No Brasil, entretanto, o quadro mostra sinais de melhora. O país subiu 11 posições no ranking da Repórteres Sem Fronteiras, alcançando o 52º lugar e ultrapassando os Estados Unidos, que caíram para a 64ª posição. Esse avanço foi atribuído à ausência de assassinatos de jornalistas nos últimos anos e à normalização das relações institucionais entre governo e imprensa.
A Associação Brasileira de Imprensa (ABI) também destacou conquistas recentes, como a decisão do Supremo Tribunal Federal (STF) que condenou o Governo de São Paulo a indenizar um cinegrafista que perdeu a visão durante manifestações em 2013, após ser atingido por bala de borracha da Polícia Militar.

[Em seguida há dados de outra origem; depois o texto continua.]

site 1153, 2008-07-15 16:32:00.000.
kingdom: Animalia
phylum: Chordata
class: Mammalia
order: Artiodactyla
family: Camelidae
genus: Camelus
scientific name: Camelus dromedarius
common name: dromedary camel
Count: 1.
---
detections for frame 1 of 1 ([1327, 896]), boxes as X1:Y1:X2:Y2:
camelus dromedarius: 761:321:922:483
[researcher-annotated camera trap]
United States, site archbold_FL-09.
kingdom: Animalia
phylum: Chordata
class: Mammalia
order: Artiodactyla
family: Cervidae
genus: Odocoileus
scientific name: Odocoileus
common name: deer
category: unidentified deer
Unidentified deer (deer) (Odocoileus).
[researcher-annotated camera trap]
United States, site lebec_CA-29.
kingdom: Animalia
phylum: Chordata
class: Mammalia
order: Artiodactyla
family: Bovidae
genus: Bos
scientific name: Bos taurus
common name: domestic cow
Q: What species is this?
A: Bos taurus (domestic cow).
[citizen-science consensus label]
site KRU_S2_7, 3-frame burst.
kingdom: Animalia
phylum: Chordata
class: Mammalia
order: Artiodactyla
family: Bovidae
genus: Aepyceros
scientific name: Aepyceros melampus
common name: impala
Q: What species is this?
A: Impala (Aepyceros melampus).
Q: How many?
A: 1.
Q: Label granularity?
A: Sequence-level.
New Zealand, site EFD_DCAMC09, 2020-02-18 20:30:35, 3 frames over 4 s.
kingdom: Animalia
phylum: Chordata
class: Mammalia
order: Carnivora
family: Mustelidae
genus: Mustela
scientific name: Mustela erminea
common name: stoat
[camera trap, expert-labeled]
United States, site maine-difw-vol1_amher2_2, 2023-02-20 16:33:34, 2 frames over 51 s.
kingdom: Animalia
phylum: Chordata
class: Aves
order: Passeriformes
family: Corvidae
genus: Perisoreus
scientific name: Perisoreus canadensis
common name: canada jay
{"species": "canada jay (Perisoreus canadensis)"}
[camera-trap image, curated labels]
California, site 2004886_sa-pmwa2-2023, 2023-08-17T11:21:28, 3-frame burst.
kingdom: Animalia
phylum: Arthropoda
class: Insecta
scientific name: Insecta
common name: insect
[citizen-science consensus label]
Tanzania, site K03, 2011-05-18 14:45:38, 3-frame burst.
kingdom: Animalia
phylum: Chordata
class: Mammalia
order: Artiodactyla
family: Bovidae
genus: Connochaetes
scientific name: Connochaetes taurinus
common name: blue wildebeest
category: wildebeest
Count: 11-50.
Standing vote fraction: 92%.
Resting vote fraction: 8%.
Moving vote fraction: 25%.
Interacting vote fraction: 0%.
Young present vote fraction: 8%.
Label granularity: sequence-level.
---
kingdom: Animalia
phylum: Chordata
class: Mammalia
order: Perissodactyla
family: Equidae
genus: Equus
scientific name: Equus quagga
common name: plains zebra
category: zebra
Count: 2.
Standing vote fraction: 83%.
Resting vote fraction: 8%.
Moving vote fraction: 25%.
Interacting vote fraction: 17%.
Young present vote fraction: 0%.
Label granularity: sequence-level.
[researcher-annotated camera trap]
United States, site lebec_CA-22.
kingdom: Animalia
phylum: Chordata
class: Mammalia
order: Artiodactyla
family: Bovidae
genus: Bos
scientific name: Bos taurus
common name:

Esse caso é considerado um marco, pois reafirma o papel do Estado como garantidor da segurança dos profissionais da comunicação.
Em entrevista ao portal Agito Mais, o jornalista Hugo Avelino ressaltou que a liberdade de imprensa é mais do que um direito dos jornalistas:
“Ela garante à sociedade o acesso à informação plural e transparente. Sem imprensa livre, a democracia se fragiliza e a população perde a capacidade de fiscalizar o poder público”.
Além disso, relatórios recentes apontam para novos desafios, como o avanço da violência online contra mulheres jornalistas. Segundo a ONU Mulheres, 45% das profissionais relataram autocensura nas redes sociais em 2025, reflexo de ataques digitais coordenados.
O Dia Mundial da Liberdade de Imprensa, portanto, não é apenas uma celebração, mas um chamado à ação. Ele lembra que vitórias judiciais e avanços institucionais são fundamentais, mas que a luta contra censura, intimidação e violência continua sendo urgente em todo o mundo.